On Wednesday discussants from the academia, political parties, government institutions and Parliament participated in the Participated Stakeholders Debate, which is part of Parliament Week activities running from January 20 to 25 2020
Irene Ikomu, a celebrated lawyer dedicated to advocating for good governance and democracy in Uganda, in her presentation said Parliament is registering positive strides in taking itself closer to the public especially through the newly launched Bill tracking mobile application.
“A good place to start in trying to understand how to enhance participation of citizens is to ask what the public really need in terms engagement and participation and who does Parliament see as the public,” said Ikomu.
She added that Parliament, which is the arm of government constitutionally charged with responsibilities of legislation, oversight and budget appropriation, can do more to get even closer to the electorates.

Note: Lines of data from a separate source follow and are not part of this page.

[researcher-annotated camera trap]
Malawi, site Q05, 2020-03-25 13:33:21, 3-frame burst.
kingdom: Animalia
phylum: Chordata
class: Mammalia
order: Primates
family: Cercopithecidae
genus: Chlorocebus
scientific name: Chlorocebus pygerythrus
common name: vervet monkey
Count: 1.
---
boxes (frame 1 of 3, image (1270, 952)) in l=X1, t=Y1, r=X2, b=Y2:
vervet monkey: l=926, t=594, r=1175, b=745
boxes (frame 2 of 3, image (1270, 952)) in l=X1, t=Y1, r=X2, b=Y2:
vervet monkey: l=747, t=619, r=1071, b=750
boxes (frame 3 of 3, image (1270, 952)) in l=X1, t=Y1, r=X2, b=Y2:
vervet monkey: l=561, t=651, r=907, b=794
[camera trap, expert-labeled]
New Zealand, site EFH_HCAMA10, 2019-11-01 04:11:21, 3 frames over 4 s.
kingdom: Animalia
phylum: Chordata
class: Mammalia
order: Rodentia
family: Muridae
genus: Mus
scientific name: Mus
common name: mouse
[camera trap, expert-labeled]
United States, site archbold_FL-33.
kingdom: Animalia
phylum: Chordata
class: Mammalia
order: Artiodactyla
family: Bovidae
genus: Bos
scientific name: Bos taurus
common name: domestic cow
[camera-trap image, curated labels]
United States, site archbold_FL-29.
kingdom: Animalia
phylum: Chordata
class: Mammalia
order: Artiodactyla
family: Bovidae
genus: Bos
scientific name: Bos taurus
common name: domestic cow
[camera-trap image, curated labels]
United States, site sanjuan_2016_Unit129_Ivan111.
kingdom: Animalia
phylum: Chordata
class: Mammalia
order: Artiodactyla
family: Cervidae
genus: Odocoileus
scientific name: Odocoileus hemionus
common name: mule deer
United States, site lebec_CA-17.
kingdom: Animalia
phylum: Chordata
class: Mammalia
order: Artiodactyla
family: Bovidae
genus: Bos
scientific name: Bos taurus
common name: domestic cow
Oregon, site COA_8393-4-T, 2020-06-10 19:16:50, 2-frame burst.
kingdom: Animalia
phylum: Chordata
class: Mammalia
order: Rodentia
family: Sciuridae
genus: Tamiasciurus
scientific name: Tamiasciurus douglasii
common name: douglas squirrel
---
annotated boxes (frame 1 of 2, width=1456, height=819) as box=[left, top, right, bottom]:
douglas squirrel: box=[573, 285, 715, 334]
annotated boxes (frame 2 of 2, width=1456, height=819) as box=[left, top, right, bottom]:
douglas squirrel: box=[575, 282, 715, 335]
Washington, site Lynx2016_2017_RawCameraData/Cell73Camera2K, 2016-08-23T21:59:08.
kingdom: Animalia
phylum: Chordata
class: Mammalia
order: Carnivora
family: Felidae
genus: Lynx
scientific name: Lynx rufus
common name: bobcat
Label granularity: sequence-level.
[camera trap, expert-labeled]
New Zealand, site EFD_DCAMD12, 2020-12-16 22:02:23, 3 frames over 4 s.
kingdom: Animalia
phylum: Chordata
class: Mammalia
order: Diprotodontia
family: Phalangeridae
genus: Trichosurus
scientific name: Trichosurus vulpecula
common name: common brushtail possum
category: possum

“The launch of Bill Tracking app is a good move to register the citizen’s participation but there is room for more,” she added.
On Tuesday Speaker Rebecca Kadaga, accompanied by the Leader of Opposition, Betty Aol Ocan, Government Chief Whip, Ruth Nankabirwa and ICT Committee Chairperson Annet Nyakecho and her Deputy Paul Amoru, launched the Bill tracking mobile app meant to enable citizens follow the daily proceedings of Parliament.
Kadaga said during the launch that the electronic application will make voters know what their elected legislators are contributing in the national assembly.
Parliament proceeding is covered live by several radios and Television stations across the country and beyond for the past over 10 years.